» **TEXT PROVIDED**:
═══

MASAAKI SUZUKI AND BACH COLLEGIUM JAPAN TAKE US INTO THEIR PRIVATE WORLD
Joanne Lunn (soprano), Ryo Terakado (violin), Liliko Maeda (traverse flute), Masamitsu San’nomiya (oboe), Bach Collegium Japan/ Masaaki Suzuki (director/continuo), Works by Bach, Vivaldi, Corti, Marcello, Telemann and Handel, Chan Centre, December 9, 2018.
After all the energetic and brightly-lit Baroque ensembles that have visited over the years, it was absolutely refreshing to witness the unselfconscious modesty and devotion in the music making of Masaaki Suzuki and the Bach Collegium Japan. The ensemble has received great praise for its recording of the integral Bach cantatas for BIS and is now in its 28th year under Suzuki’s leadership. It has visited New York over the years, but this was its Vancouver debut. One delightful feature of this concert was the variety in the programming, running from orchestral pieces by Bach, Vivaldi, and Marcello through a Paris quartet by Telemann to two motets by Handel and Francesco Corti, sung by fresh-toned British soprano Joanne Lunn. Yet it was the group’s reverential attitude to music-making that was the real treat: Suzuki and his troupe seemed to perform each work like they were discovering a sacred precious stone, its secrets and beauties to be uncovered gently and only through the most discerning and refined exploration. There is an austerity and a purity in this approach, almost free of human interference; only beneath does one glimpse the great sensitivity and concentration of the artists.

═══

» **GIVEN INFORMATION**:
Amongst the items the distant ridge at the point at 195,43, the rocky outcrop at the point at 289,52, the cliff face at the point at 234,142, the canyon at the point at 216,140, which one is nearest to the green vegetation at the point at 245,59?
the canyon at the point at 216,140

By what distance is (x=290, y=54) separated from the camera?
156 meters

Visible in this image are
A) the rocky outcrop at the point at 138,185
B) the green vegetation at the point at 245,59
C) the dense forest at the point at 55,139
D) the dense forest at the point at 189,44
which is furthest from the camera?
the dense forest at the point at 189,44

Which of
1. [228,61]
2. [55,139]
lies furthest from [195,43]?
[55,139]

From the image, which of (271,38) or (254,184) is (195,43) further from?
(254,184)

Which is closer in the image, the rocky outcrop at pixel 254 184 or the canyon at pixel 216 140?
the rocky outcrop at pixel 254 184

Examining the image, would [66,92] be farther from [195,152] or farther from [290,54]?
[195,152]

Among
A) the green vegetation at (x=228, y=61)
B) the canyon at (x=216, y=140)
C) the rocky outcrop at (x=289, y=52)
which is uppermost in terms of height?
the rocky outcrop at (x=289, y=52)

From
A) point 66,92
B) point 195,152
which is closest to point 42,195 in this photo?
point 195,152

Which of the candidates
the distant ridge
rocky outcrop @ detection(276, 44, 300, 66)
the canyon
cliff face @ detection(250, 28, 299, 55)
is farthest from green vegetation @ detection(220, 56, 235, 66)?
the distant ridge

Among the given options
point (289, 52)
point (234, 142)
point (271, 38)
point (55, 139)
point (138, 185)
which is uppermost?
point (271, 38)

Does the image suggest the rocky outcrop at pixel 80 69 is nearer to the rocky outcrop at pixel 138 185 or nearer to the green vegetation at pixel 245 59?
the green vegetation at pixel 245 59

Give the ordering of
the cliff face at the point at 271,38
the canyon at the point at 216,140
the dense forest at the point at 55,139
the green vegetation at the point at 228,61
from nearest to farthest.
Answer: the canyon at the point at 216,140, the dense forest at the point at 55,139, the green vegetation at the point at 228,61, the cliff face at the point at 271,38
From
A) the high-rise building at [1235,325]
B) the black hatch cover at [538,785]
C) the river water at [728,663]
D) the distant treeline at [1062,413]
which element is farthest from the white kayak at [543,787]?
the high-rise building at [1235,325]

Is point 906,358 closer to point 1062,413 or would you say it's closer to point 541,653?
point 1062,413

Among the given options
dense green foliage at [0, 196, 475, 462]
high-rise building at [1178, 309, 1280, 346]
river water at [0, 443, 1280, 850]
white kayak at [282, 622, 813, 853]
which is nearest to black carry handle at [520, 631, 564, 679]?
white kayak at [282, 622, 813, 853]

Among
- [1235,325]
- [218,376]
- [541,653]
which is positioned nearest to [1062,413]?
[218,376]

═══

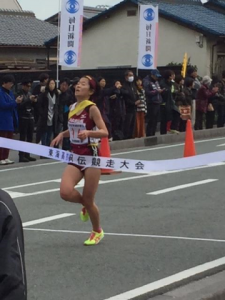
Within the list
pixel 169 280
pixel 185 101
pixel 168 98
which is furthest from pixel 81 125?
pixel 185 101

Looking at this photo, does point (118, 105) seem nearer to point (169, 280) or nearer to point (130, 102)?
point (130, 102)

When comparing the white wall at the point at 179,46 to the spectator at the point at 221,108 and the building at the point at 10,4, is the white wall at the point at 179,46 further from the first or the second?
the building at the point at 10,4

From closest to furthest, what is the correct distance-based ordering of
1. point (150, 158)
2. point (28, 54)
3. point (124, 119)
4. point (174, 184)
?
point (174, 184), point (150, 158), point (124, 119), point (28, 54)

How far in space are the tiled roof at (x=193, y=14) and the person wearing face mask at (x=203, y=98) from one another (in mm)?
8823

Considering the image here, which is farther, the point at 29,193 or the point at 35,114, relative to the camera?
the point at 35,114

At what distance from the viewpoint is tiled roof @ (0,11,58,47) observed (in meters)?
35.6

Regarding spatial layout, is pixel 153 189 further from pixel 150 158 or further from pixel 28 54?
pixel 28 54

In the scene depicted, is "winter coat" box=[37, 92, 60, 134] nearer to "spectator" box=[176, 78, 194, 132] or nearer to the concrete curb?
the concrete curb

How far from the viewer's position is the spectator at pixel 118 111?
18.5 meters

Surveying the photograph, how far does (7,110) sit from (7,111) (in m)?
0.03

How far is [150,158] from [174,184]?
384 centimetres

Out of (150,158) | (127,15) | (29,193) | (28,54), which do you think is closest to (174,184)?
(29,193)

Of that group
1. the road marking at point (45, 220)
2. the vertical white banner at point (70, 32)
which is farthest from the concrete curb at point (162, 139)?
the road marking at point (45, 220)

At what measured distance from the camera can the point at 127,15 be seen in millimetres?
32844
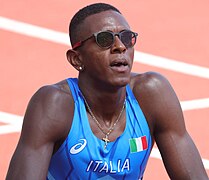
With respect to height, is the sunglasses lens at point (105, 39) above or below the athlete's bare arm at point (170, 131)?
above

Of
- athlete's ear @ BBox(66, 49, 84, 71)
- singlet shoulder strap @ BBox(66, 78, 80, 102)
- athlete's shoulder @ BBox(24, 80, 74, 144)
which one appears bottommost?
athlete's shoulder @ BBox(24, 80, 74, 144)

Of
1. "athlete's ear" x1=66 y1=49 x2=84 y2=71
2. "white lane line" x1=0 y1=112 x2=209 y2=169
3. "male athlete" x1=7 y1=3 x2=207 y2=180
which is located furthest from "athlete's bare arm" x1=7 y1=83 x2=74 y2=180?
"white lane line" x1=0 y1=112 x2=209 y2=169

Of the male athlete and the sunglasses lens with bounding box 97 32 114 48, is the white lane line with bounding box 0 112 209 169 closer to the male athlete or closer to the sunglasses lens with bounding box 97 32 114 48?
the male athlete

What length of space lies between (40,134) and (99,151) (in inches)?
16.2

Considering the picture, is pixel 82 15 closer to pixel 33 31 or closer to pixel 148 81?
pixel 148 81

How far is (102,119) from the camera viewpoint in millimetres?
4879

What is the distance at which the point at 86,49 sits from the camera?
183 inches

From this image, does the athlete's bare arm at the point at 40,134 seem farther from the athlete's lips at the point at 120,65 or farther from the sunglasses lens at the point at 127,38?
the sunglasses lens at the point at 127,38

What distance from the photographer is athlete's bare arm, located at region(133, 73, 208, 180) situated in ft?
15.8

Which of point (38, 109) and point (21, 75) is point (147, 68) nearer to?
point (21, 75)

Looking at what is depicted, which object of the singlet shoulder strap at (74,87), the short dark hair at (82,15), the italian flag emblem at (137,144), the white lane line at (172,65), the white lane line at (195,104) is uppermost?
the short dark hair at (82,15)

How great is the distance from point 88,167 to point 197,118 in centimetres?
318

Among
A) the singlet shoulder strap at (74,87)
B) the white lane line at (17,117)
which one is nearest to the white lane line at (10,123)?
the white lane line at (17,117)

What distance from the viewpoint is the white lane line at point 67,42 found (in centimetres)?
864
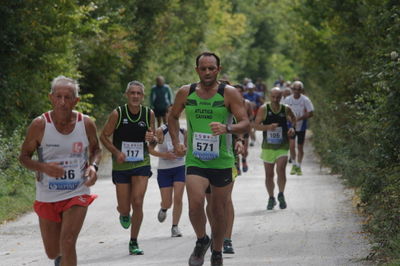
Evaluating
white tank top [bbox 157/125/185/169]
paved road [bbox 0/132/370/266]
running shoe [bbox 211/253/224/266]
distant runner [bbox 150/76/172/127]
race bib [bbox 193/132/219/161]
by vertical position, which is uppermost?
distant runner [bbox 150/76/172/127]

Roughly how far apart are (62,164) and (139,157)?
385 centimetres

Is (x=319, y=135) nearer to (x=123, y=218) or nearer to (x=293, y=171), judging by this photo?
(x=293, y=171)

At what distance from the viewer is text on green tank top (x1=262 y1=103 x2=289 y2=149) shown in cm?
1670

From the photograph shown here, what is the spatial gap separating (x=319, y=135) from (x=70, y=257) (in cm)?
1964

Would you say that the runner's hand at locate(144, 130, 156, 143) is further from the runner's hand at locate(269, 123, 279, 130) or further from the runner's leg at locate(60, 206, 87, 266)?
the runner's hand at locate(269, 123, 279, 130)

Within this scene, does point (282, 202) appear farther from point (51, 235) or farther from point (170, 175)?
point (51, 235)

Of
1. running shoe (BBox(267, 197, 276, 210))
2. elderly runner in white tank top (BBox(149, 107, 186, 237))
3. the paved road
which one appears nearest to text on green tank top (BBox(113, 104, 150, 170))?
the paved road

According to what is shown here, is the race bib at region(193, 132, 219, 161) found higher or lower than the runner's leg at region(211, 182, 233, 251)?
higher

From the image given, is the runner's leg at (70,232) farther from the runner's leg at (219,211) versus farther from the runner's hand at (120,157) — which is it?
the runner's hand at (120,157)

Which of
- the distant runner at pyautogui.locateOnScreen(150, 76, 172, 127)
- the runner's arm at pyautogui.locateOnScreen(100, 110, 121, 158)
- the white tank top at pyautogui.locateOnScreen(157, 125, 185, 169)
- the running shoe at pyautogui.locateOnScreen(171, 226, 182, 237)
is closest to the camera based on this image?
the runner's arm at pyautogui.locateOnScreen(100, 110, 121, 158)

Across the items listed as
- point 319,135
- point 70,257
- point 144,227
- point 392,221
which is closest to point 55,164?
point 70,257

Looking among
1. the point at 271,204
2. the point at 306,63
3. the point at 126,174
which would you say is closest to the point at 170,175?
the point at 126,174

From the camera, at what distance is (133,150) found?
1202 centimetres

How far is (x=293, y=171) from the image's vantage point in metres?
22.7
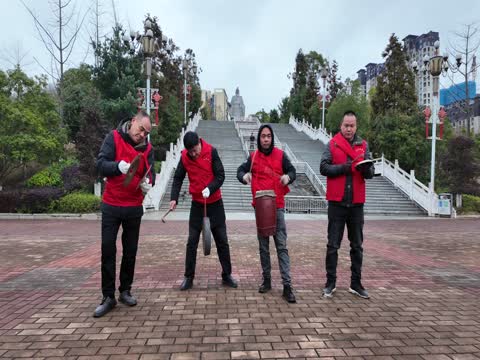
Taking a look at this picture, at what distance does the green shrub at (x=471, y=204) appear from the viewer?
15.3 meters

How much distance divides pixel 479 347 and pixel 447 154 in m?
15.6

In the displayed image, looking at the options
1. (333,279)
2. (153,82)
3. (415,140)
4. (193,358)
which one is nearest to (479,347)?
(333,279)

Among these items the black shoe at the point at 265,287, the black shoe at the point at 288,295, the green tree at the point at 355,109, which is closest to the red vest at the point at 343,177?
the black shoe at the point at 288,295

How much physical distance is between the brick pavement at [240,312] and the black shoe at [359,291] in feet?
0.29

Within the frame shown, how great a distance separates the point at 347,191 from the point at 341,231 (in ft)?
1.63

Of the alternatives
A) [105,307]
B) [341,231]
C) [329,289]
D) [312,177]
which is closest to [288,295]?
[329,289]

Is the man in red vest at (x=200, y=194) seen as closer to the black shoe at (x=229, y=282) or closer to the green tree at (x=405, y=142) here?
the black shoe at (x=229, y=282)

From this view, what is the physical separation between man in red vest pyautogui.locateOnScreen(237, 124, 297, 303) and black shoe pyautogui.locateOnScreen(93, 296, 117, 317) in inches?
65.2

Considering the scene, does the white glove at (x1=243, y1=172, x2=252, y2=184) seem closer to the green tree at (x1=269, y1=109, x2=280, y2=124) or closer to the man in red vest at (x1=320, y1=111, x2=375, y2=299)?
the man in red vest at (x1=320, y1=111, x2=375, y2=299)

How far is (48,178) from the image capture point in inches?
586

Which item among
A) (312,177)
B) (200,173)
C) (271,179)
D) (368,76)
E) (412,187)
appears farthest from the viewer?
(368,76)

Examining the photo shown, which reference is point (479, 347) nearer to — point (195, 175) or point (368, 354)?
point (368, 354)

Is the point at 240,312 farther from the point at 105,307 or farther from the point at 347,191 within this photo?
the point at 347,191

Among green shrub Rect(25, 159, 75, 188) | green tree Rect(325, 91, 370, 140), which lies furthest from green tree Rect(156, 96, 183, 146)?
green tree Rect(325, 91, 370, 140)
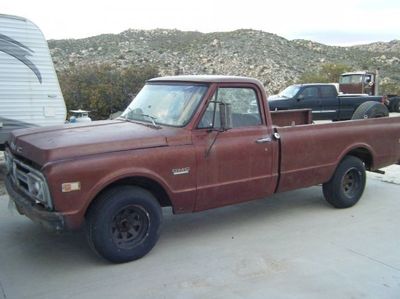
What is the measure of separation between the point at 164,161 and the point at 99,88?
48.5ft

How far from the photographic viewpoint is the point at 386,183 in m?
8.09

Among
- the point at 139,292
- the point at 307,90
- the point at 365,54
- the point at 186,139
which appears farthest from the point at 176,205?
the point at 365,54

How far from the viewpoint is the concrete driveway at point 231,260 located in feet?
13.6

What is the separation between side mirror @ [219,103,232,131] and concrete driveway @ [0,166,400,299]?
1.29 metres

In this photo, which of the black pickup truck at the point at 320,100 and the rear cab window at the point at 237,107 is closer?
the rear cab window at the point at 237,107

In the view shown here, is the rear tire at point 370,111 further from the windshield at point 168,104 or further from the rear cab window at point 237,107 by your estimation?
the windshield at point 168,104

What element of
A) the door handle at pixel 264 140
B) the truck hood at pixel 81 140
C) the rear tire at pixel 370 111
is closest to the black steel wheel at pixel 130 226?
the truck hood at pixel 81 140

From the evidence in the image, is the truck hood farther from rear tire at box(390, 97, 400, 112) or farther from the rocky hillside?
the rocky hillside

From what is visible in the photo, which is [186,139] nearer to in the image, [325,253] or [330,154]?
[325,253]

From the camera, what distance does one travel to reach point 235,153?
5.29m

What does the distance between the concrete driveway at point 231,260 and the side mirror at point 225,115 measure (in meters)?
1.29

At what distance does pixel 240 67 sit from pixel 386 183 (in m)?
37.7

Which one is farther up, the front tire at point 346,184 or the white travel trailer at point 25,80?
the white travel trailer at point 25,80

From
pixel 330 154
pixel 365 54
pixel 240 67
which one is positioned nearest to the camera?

═══

» **SET OF TASKS**:
1 - Rewrite the passage of the concert review starting at "MASAAKI SUZUKI AND BACH" and ending at "December 9, 2018.", putting "the soprano" in place of "Joanne Lunn".
2 - Continue the Bach Collegium Japan concert review from its last sentence.

» **OUTPUTS BY TASK**:
1 -
MASAAKI SUZUKI AND BACH COLLEGIUM JAPAN TAKE US INTO THEIR PRIVATE WORLD
the soprano (soprano), Ryo Terakado (violin), Liliko Maeda (traverse flute), Masamitsu San’nomiya (oboe), Bach Collegium Japan/ Masaaki Suzuki (director/continuo), Works by Bach, Vivaldi, Corti, Marcello, Telemann and Handel, Chan Centre, December 9, 2018.

2 -
The concert opened with Bach’s Orchestral Suite No. 2 and gave a good idea of the delights in store. The approach is small scale and intimate (the group drew on a maximum of 11 players for this tour), and one immediately notices the tonal precision and flow. Luliko Maeda’s traverse flute naturally has a central role and there was lovely fineness in her articulation. The strings were cleanly terraced and had a notable transparency when playing together. All the authentic conventions regarding phrasing and accents were in place, and each note was given its precise weight, yet there was still a peaceful, seamless quality in the articulation of the string lines. This is not to suggest a lack of energy or colour: while the Ouverture was modest, there was an eagerness in the Bourées that seemed most appropriate while the inflected flute notes often elevated the soundstage, not least in the athletic Badinerie that closed the suite. There was always fine-spun silk in the results, a testament to a perspicacious weaving of the intricacies of the composer’s counterpoint to secure a balanced and jeweled whole. Sometimes I thought of Japanese watercolours in the dabs of colour, subtly braided lines, and pristine balance.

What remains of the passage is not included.